> **Do this**
Copy out the listing exactly.

## Start Given records

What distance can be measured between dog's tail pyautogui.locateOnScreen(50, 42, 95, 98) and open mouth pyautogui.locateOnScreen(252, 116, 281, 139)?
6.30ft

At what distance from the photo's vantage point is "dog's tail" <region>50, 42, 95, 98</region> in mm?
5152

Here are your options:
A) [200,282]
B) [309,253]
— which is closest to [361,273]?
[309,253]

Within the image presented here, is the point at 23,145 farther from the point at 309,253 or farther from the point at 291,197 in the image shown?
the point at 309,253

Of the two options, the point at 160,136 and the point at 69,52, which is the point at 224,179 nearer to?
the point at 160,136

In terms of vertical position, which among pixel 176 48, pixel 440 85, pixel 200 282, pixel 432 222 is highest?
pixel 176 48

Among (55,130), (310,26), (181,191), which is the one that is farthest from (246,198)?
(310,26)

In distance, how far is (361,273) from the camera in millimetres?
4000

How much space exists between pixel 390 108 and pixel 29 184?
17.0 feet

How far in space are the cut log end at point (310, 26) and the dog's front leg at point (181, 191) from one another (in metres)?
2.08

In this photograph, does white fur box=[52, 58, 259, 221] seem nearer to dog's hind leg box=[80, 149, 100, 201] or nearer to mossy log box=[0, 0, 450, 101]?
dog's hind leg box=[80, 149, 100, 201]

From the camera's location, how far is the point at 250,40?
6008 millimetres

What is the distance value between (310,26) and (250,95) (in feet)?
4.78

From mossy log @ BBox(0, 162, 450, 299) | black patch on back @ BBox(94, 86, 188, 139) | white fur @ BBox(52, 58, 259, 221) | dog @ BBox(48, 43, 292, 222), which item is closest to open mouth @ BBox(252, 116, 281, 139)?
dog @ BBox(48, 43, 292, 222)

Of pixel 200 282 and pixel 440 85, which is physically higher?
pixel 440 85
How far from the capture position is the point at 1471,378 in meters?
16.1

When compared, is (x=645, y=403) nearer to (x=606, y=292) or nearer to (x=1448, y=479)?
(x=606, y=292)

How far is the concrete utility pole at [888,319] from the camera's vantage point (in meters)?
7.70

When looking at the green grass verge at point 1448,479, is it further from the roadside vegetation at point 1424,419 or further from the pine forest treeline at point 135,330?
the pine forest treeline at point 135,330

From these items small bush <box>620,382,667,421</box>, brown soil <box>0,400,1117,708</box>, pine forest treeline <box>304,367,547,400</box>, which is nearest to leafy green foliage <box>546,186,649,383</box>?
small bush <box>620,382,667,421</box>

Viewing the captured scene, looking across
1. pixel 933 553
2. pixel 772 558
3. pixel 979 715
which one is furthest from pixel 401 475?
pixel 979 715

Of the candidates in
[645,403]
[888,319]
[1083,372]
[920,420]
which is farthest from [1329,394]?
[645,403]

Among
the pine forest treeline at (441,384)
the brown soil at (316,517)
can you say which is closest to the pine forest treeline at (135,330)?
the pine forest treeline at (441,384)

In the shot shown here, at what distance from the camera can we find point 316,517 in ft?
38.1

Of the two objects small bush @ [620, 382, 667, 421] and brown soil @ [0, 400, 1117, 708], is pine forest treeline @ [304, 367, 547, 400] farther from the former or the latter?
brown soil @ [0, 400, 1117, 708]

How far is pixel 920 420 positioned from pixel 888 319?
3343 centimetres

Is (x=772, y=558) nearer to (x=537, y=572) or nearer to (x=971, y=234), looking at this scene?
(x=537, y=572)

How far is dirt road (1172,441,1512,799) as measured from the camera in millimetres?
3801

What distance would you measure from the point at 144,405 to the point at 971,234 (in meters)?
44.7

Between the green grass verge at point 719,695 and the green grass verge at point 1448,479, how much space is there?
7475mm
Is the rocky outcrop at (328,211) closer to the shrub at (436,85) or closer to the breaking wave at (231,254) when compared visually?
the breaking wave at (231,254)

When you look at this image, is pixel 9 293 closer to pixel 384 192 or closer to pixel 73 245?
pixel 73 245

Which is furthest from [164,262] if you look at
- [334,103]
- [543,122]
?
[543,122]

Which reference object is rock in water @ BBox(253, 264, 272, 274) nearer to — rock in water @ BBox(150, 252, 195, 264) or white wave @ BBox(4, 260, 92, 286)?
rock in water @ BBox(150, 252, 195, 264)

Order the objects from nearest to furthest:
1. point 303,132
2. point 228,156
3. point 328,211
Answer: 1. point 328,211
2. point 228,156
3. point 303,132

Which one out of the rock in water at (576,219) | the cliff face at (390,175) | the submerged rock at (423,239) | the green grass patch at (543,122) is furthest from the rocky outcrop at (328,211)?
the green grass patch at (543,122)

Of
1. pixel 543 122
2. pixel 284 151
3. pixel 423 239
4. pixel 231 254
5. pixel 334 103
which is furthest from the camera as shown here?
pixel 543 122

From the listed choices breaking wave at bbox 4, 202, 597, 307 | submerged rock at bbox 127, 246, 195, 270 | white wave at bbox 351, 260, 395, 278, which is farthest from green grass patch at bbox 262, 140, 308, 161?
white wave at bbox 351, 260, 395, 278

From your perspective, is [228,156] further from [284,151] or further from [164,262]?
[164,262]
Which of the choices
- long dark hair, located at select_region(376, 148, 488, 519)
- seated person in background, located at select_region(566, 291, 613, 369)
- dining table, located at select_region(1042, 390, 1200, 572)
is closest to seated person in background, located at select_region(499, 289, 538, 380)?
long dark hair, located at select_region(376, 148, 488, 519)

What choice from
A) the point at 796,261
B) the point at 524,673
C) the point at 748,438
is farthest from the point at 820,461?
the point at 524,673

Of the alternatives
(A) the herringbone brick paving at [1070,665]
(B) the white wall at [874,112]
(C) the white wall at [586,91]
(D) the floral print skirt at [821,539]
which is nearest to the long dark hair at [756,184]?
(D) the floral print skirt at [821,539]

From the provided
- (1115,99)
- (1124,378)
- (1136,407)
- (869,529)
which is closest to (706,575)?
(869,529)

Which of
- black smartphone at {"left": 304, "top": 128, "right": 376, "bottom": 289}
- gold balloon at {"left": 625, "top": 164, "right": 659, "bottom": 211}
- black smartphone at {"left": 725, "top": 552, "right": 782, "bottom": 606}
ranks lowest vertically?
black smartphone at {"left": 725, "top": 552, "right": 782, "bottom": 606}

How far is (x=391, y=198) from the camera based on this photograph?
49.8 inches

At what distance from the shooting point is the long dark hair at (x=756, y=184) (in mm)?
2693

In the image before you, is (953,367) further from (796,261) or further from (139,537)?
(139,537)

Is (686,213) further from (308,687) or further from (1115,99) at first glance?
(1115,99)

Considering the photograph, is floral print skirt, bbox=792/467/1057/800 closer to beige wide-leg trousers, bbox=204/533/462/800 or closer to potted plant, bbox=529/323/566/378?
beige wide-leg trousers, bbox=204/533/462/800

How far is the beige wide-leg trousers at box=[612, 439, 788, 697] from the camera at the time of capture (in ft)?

## End Given records

> **Output for this task**
What distance can be measured between dog's tail pyautogui.locateOnScreen(50, 42, 95, 98) and open mouth pyautogui.locateOnScreen(252, 116, 281, 139)?
6.30ft

At what distance from the photo's vantage point is "dog's tail" <region>50, 42, 95, 98</region> in mm?
5152

Here are your options:
A) [200,282]
B) [309,253]
— which is closest to [361,273]?
[309,253]

Within the image presented here, is the point at 23,145 farther from the point at 309,253 or farther from the point at 291,197 in the image shown?
the point at 309,253

Of the two options, the point at 160,136 and the point at 69,52, which is the point at 224,179 nearer to?
the point at 160,136

In terms of vertical position, which among pixel 176 48, pixel 440 85, pixel 200 282, pixel 432 222 is highest?
pixel 176 48

Among (55,130), (310,26), (181,191), which is the one that is farthest from (246,198)?
(310,26)

In distance, how far is (361,273) from the camera in millimetres?
4000

How much space exists between pixel 390 108 and pixel 29 184?
17.0 feet

How far in space are the cut log end at point (310, 26) and the dog's front leg at point (181, 191) from one another (in metres)?
2.08

In this photograph, does white fur box=[52, 58, 259, 221] seem nearer to dog's hind leg box=[80, 149, 100, 201] or nearer to mossy log box=[0, 0, 450, 101]?
dog's hind leg box=[80, 149, 100, 201]

From the camera's location, how far is the point at 250,40?
6008 millimetres

What is the distance value between (310,26) and (250,95) (in feet)?
4.78

From mossy log @ BBox(0, 162, 450, 299) | black patch on back @ BBox(94, 86, 188, 139) | white fur @ BBox(52, 58, 259, 221) | dog @ BBox(48, 43, 292, 222), which item is closest to open mouth @ BBox(252, 116, 281, 139)?
dog @ BBox(48, 43, 292, 222)

Of pixel 200 282 and pixel 440 85, which is physically higher?
pixel 440 85
How far from the capture position is the point at 1471,378 in meters?
16.1

When compared, is (x=645, y=403) nearer to (x=606, y=292) or nearer to (x=1448, y=479)?
(x=606, y=292)

How far is the concrete utility pole at [888,319] from the camera's vantage point (in meters)?
7.70

When looking at the green grass verge at point 1448,479, is it further from the roadside vegetation at point 1424,419 or further from the pine forest treeline at point 135,330?
the pine forest treeline at point 135,330

From these items small bush <box>620,382,667,421</box>, brown soil <box>0,400,1117,708</box>, pine forest treeline <box>304,367,547,400</box>, which is nearest to leafy green foliage <box>546,186,649,383</box>?
small bush <box>620,382,667,421</box>

Viewing the captured scene, looking across
1. pixel 933 553
2. pixel 772 558
3. pixel 979 715
which one is furthest from pixel 401 475?
pixel 979 715

Of the candidates in
[645,403]
[888,319]
[1083,372]
[920,420]
which is farthest from [1329,394]?
[645,403]

Among
the pine forest treeline at (441,384)
the brown soil at (316,517)
can you say which is closest to the pine forest treeline at (135,330)?
the pine forest treeline at (441,384)

In the shot shown here, at what distance from the camera can we find point 316,517 in ft?
38.1

Of the two objects small bush @ [620, 382, 667, 421] and brown soil @ [0, 400, 1117, 708], is pine forest treeline @ [304, 367, 547, 400] farther from the former or the latter?
brown soil @ [0, 400, 1117, 708]

How far is pixel 920 420 positioned from pixel 888 319?
3343 centimetres

Is (x=772, y=558) nearer to (x=537, y=572) or nearer to (x=971, y=234), looking at this scene?
(x=537, y=572)

How far is dirt road (1172,441,1512,799) as measured from the camera in millimetres?
3801

What distance would you measure from the point at 144,405 to the point at 971,234 (in meters)?
44.7

Between the green grass verge at point 719,695 and the green grass verge at point 1448,479, how much space is there?
7475mm
Is the rocky outcrop at (328,211) closer to the shrub at (436,85) or closer to the breaking wave at (231,254) when compared visually?
the breaking wave at (231,254)

When you look at this image, is pixel 9 293 closer to pixel 384 192 or closer to pixel 73 245?
pixel 73 245

Which is furthest from [164,262] if you look at
- [334,103]
- [543,122]
?
[543,122]

Which reference object is rock in water @ BBox(253, 264, 272, 274) nearer to — rock in water @ BBox(150, 252, 195, 264) or white wave @ BBox(4, 260, 92, 286)?
rock in water @ BBox(150, 252, 195, 264)

Order the objects from nearest to furthest:
1. point 303,132
2. point 228,156
3. point 328,211
Answer: 1. point 328,211
2. point 228,156
3. point 303,132

Which one out of the rock in water at (576,219) | the cliff face at (390,175) | the submerged rock at (423,239) | the green grass patch at (543,122) is furthest from the rocky outcrop at (328,211)?
the green grass patch at (543,122)

Of
1. pixel 543 122
2. pixel 284 151
3. pixel 423 239
4. pixel 231 254
5. pixel 334 103
which is furthest from the camera as shown here?
pixel 543 122

From the listed choices breaking wave at bbox 4, 202, 597, 307 | submerged rock at bbox 127, 246, 195, 270 | white wave at bbox 351, 260, 395, 278, which is farthest from green grass patch at bbox 262, 140, 308, 161?
white wave at bbox 351, 260, 395, 278

From your perspective, is [228,156] further from [284,151] or further from [164,262]?
[164,262]
Which of the choices
- long dark hair, located at select_region(376, 148, 488, 519)
- seated person in background, located at select_region(566, 291, 613, 369)
- dining table, located at select_region(1042, 390, 1200, 572)
is closest to seated person in background, located at select_region(499, 289, 538, 380)?
long dark hair, located at select_region(376, 148, 488, 519)

What choice from
A) the point at 796,261
B) the point at 524,673
C) the point at 748,438
is farthest from the point at 820,461?
the point at 524,673

Of the alternatives
(A) the herringbone brick paving at [1070,665]
(B) the white wall at [874,112]
(C) the white wall at [586,91]
(D) the floral print skirt at [821,539]
which is nearest to the long dark hair at [756,184]?
(D) the floral print skirt at [821,539]

From the provided
- (1115,99)
- (1124,378)
- (1136,407)
- (869,529)
which is closest to (706,575)?
(869,529)

Which of
- black smartphone at {"left": 304, "top": 128, "right": 376, "bottom": 289}
- gold balloon at {"left": 625, "top": 164, "right": 659, "bottom": 211}
- black smartphone at {"left": 725, "top": 552, "right": 782, "bottom": 606}
ranks lowest vertically?
black smartphone at {"left": 725, "top": 552, "right": 782, "bottom": 606}

How far is (x=391, y=198) from the camera based on this photograph?
49.8 inches

At what distance from the shooting point is the long dark hair at (x=756, y=184) (in mm)?
2693

In the image before you, is (953,367) further from (796,261) or further from (139,537)?
(139,537)

Is (686,213) further from (308,687) or further from (1115,99) at first glance?
(1115,99)

Considering the photograph, is floral print skirt, bbox=792/467/1057/800 closer to beige wide-leg trousers, bbox=204/533/462/800 or closer to potted plant, bbox=529/323/566/378?
beige wide-leg trousers, bbox=204/533/462/800

How far is the beige wide-leg trousers at box=[612, 439, 788, 697] from the camera at the time of capture (in ft)?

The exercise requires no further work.